Come May, Fox said, he has $7,000 worth of bills due, and he should be saving for his winter bills again.
“It don’t sound like a lot of money, but to me it’s a lot of money,” he said.
Renzi is also paying off equipment and winter loans. She’s already looked at any help the federal government might be able to offer, but it doesn’t look promising.
The cost of raising the goats remains the same even if the price of their milk plummets, she said.
“We have goats here that are not eligible for unemployment, and they’re not eligible for their $1,200 from the federal government,” Renzi said, referring to the stimulus payments many Americans will be getting. “We also can’t put them on furlough or put them on unemployment and put the milk away for another time. The milk is made daily, and we have to make cheese with it within three days.”
State aid is coming in the form of loans, and Renzi said taking on more debt won’t help in the long term.
Pennsylvania rolled out the COVID-19 Working Capital Access Program. It allows small businesses with fewer than 100 employees to take out $100,000 for day-to-day operations.
While most small businesses get a 0% interest rate, agricultural producers have a 2% interest rate. All loans are secured by liens on all assets and eventual repayment.
“Some of the sales that we’re losing now will never return,” Renzi said. “We can hope for the future, but this year’s sales that were going to come in April and May won’t just show up later, they won’t be delayed. We would be better off receiving grants than loans.”

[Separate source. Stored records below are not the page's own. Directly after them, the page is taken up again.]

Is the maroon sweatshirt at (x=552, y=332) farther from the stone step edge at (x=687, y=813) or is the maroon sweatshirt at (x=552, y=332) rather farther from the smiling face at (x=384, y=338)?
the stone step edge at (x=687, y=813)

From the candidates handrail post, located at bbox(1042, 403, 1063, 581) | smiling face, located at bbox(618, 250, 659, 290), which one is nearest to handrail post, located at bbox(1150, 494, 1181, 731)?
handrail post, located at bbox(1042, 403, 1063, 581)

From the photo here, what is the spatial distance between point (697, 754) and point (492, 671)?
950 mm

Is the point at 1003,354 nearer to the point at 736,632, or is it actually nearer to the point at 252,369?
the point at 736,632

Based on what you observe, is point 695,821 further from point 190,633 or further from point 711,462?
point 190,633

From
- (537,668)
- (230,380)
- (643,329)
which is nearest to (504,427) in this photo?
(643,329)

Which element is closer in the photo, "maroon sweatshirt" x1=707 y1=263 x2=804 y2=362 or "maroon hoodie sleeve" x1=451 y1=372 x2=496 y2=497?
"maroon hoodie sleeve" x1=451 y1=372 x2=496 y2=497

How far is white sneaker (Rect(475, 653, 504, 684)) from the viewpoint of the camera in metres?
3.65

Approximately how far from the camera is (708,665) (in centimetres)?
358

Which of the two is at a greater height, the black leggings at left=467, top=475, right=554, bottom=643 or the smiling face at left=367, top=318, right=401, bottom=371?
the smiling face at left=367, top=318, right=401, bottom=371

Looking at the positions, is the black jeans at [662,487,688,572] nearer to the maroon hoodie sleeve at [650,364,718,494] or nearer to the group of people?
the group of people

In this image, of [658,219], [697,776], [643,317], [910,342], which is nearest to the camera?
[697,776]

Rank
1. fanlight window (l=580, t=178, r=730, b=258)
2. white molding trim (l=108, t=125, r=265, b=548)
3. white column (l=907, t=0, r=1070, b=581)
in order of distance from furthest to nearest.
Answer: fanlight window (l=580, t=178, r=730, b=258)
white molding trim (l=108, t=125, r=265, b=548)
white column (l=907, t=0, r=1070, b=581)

The federal government has set aside more than $23 billion in aid for farmers as part of the new stimulus package. The Commodity Credit Corporation, a New Deal-era program created to “protect farm income and prices,” is slated to get $14 billion for programs that can make direct payments for specific agricultural products, such as corn, dairy, and soybeans.
It’s unclear how quickly or how much of this aid will go to farmers who need it.
“What’s frustrating is they forget the guy on the lowest end of the totem pole,” said Fox, who worries aid will go to bigger businesses. “It seems like they don’t care about us out here.”
Fox plans to write a letter to President Donald Trump asking for more help.